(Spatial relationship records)
# # #
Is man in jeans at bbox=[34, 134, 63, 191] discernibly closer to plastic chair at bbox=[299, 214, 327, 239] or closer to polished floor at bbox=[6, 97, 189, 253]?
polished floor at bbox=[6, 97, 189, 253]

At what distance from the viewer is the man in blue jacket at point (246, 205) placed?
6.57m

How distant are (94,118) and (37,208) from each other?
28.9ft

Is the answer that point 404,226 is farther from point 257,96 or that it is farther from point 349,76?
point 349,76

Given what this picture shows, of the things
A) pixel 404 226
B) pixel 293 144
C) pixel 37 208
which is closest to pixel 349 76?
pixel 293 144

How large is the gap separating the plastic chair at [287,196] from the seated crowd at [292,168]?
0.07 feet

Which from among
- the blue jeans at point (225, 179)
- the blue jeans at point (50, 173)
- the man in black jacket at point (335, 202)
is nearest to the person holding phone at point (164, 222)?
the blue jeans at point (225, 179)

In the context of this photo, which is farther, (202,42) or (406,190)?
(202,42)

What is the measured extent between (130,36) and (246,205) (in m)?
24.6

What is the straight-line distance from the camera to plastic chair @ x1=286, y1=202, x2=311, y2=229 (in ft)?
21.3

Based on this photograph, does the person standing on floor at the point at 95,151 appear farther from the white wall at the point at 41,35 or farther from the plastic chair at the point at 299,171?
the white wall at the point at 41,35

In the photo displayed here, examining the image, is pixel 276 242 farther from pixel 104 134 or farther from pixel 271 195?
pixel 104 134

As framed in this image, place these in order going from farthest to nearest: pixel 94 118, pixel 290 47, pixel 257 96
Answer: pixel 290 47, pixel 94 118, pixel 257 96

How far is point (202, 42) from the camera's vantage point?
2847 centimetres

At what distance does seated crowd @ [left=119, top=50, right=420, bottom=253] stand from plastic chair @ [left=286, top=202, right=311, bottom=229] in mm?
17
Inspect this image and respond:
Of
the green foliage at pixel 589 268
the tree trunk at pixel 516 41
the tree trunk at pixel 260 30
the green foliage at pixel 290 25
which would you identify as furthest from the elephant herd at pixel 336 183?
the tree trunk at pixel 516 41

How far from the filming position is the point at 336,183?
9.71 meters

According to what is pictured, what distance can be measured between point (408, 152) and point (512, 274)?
# # #
* [Exercise description]:
From the line with "In the context" up to and including the last line of the records, write the lines again, substituting "further" for every "farther" and leaving all else unchanged.

* [Result of the task]:
In the context of this photo, which is further, (202,42) or (406,190)?
(202,42)

What is the measured extent between (130,36) and (246,205) (in m)?
24.6

What is the straight-line distance from the camera to plastic chair @ x1=286, y1=202, x2=311, y2=229 (in ft)?
21.3

Based on this photograph, does the person standing on floor at the point at 95,151 appear further from the white wall at the point at 41,35 or further from the plastic chair at the point at 299,171?
the white wall at the point at 41,35

In the photo displayed here, examining the image, is pixel 276 242 further from pixel 104 134 or further from pixel 271 195?
pixel 104 134

As framed in this image, place these in order going from farthest to nearest: pixel 94 118, pixel 290 47, pixel 257 96
Answer: pixel 290 47, pixel 94 118, pixel 257 96

How far is point (202, 42) from the camera's vantage point?
2847 centimetres

At what distance does seated crowd @ [left=119, top=50, right=420, bottom=253] stand from plastic chair @ [left=286, top=202, right=311, bottom=229] in mm?
17
Inspect this image and respond:
Of
the green foliage at pixel 589 268
the tree trunk at pixel 516 41
the tree trunk at pixel 260 30
the green foliage at pixel 290 25
which would you identify as furthest from the elephant herd at pixel 336 183?
the tree trunk at pixel 516 41

How far from the filming position is the point at 336,183?
9.71 meters

According to what is pictured, what distance can be measured between point (408, 152) and point (512, 274)?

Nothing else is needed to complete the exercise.